What is needed: Starting with the line that contains "order: Artiodactyla", copy every remaining line of the data below exactly, the last one included.

Data in this exercise:
----------
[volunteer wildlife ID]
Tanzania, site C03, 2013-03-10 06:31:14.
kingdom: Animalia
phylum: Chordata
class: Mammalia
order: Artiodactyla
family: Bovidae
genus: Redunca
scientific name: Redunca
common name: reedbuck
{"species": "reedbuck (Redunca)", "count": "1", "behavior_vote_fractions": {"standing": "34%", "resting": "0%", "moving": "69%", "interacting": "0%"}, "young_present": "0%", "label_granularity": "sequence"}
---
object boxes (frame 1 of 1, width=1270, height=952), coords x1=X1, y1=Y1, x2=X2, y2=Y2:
----------
Expected answer:
order: Artiodactyla
family: Bovidae
genus: Redunca
scientific name: Redunca
common name: reedbuck
{"species": "reedbuck (Redunca)", "count": "1", "behavior_vote_fractions": {"standing": "34%", "resting": "0%", "moving": "69%", "interacting": "0%"}, "young_present": "0%", "label_granularity": "sequence"}
---
object boxes (frame 1 of 1, width=1270, height=952), coords x1=X1, y1=Y1, x2=X2, y2=Y2:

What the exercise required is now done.